Fragmento:
-----

Nos hemos enterado de la huelga del personal de la Oficina Europea de Patentes (EPO en sus siglas en inglés) solamente a
través del artículo de Miguel
Ángel Noceda, publicado
en las páginas sepia de El País, La ´oficina feliz´ se va a la huelga (1). Si el inquieto lector gusta leerlo tendrá una
información detallada de esta huelga y, sin lugar a dudas, coincidirá con un
servidor en: la importancia de esta acción colectiva, las enseñanzas que depara
y las reflexiones que proporciona al sindicalismo confederal. Es de esas
movilizaciones que debería provocar ríos de tinta y comentarios al por mayor.
Veremos si es así.
El EPO es el organismo del que dependen todas las patentes
europeas, cuenta con unos siete mil empleados, de varias nacionalidades
europeas, altamente cualificados y bien remunerados, que cobran
de media 5.000 euros mensuales y cuentan con ventajas médicas y familiares. Que
en una empresa de este tipo, cuyo objetivo entre otros es favorecer la
investigación e innovación tecnológica, hubiera en su día un colectivo que se
planteó fundar un sindicato es algo que rompe todos los tópicos al uso. Al
sindicato mayoritario (SUEPO), según nos informa Noceda, está afiliado la mitad
de la plantilla en los centros de trabajo de Munich, Berlin, La Haya y Viena. De donde
podemos afirmar que la tasa de afiliación es elevada.
La
dirección de la empresa nunca vio con buenos ojos el asociacionismo sindical.
El hecho en sí ya era suficiente reproche a los nuevos aires. Les resultaba incomprensible
que en esta Arcadia feliz estuviera presente un sindicato. Y empezaron las
provocaciones: se tomaron medidas al margen y contra los empleados. El
sindicato, así las cosas, denuncia a la empresa por: «haber cambiado las reglas
y de hacer “imposible” contestar internamente una decisión. La retahíla de
acusaciones que se han ido acumulando durante su mandato es muy larga y
notable: rechazo a reconocer a los representantes de los sindicatos como
legítimos interlocutores y propuesta de cambios en la estructura de los
representantes de la plantilla; instalación de filtros para bloquear el correo
interno; censura de las publicaciones internas; introducción de reglas para que
un empleado pueda ser investigado sin necesidad de ser avisado previamente; cambio
en las reglas para convocar huelgas, de manera que ahora requiere una petición
al presidente firmada por al menos el 10% de los trabajadores y una
participación mínima del 40% para que haya quorum.

-----

[Entradas de datos guardadas]
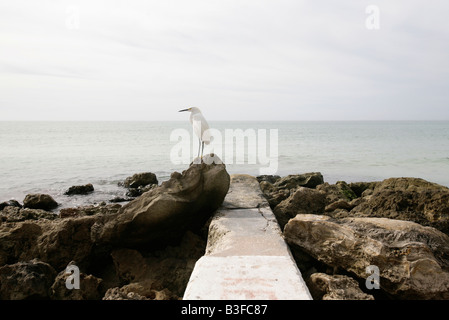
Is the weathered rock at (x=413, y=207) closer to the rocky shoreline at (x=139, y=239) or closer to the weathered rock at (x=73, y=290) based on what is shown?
the rocky shoreline at (x=139, y=239)

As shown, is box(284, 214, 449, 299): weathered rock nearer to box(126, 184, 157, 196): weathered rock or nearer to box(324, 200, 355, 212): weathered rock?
box(324, 200, 355, 212): weathered rock

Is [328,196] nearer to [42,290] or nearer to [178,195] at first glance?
[178,195]

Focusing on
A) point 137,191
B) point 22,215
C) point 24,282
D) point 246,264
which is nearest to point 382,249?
point 246,264

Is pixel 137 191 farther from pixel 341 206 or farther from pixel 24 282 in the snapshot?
pixel 24 282

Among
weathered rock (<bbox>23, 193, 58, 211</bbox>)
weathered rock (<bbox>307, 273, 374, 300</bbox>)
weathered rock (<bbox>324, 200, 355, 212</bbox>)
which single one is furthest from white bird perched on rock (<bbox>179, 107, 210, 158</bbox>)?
weathered rock (<bbox>23, 193, 58, 211</bbox>)

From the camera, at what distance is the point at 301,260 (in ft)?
12.0

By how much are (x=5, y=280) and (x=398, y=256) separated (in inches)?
142

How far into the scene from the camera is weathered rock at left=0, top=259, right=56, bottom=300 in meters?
3.18

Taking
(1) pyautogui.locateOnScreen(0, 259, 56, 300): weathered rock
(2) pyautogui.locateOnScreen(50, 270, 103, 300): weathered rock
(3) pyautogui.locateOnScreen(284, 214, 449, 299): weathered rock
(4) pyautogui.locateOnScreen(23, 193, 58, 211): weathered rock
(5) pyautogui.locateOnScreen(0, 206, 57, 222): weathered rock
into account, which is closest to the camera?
(3) pyautogui.locateOnScreen(284, 214, 449, 299): weathered rock

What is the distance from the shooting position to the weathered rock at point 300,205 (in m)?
4.92

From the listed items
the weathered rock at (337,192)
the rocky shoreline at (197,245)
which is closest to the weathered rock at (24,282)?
the rocky shoreline at (197,245)

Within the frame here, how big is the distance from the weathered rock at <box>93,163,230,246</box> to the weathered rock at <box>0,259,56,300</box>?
96cm
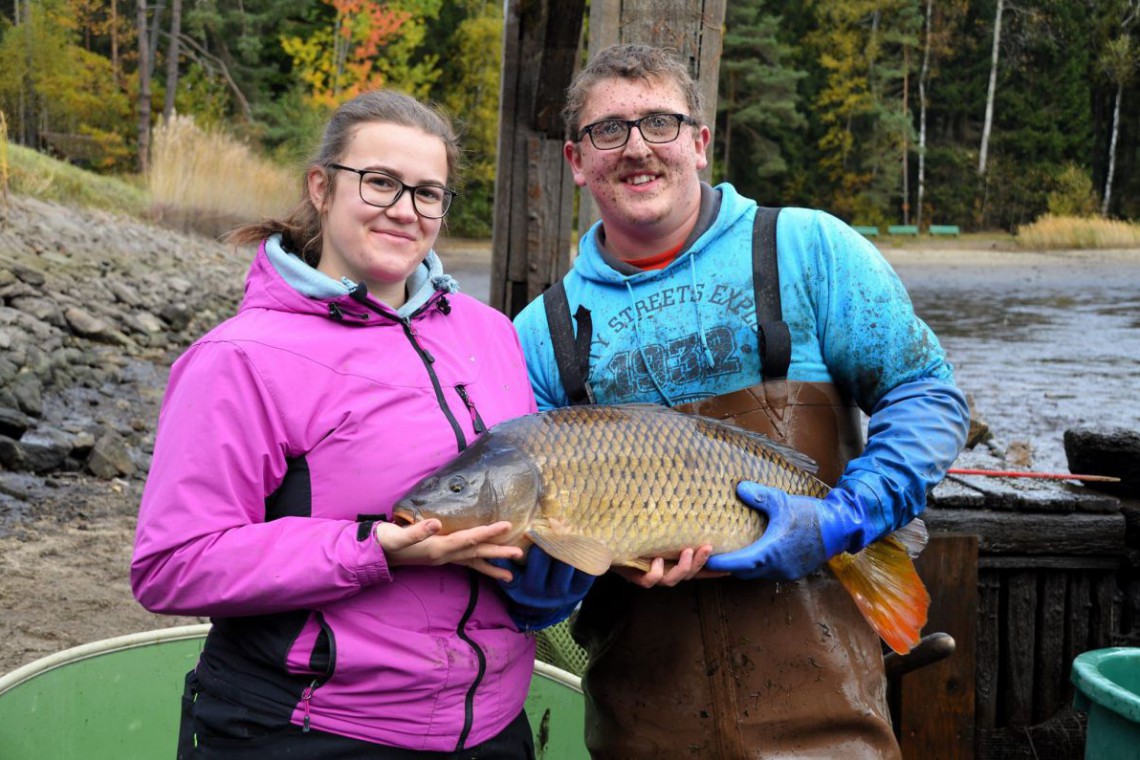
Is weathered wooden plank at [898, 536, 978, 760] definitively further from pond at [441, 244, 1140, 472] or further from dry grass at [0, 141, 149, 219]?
dry grass at [0, 141, 149, 219]

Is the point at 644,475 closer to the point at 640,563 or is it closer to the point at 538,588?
the point at 640,563

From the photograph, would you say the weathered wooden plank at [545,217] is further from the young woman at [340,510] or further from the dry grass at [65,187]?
the dry grass at [65,187]

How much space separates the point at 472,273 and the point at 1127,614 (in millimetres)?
24490

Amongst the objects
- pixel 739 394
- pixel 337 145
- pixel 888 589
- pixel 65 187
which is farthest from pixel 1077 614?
pixel 65 187

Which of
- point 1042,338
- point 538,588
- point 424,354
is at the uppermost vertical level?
point 424,354

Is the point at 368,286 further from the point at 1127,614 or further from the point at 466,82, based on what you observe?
the point at 466,82

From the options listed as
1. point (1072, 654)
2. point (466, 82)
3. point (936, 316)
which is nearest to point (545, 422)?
point (1072, 654)

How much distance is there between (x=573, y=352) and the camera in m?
2.98

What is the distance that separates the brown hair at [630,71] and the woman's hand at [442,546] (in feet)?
3.94

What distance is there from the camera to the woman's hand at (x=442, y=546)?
221 centimetres

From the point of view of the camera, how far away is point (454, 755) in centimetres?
236

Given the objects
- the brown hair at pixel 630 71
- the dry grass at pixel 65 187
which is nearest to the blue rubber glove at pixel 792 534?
the brown hair at pixel 630 71

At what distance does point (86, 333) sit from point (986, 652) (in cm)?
879

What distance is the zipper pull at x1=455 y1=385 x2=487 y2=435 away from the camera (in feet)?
8.27
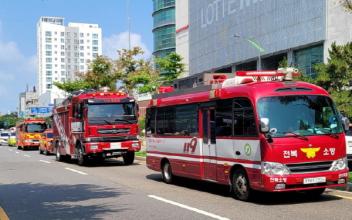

-----

Tareas:
**A.** Indica si cada afirmación coincide con el fragmento y respalda tu respuesta de sí o no con las palabras exactas del fragmento que lo deciden. (i) La Oficina Europea de Patentes tiene unos siete mil empleados. (ii) Sus empleados cobran de media 3.000 euros al mes. (iii) Para que haya quorum en una huelga se exige una participación mínima del 50%.
**B.** Responde estas preguntas a partir del fragmento.
(i) ¿En qué periódico se publicó el artículo de Miguel Ángel Noceda?
(ii) ¿Cómo se llama el sindicato mayoritario?
(iii) ¿En qué ciudades están los centros de trabajo que se mencionan?
**C.** Reproduce del fragmento todo lo que va desde "Nos hemos enterado" hasta "Veremos si es así.".

Respuestas esperadas:
**A.**
(i) Sí: "cuenta con unos siete mil empleados".
(ii) No: "cobran de media 5.000 euros mensuales".
(iii) No: "una participación mínima del 40% para que haya quorum".

**B.**
(i) En El País.
(ii) SUEPO.
(iii) En Munich, Berlin, La Haya y Viena.

**C.**
Nos hemos enterado de la huelga del personal de la Oficina Europea de Patentes (EPO en sus siglas en inglés) solamente a
través del artículo de Miguel
Ángel Noceda, publicado
en las páginas sepia de El País, La ´oficina feliz´ se va a la huelga (1). Si el inquieto lector gusta leerlo tendrá una
información detallada de esta huelga y, sin lugar a dudas, coincidirá con un
servidor en: la importancia de esta acción colectiva, las enseñanzas que depara
y las reflexiones que proporciona al sindicalismo confederal. Es de esas
movilizaciones que debería provocar ríos de tinta y comentarios al por mayor.
Veremos si es así.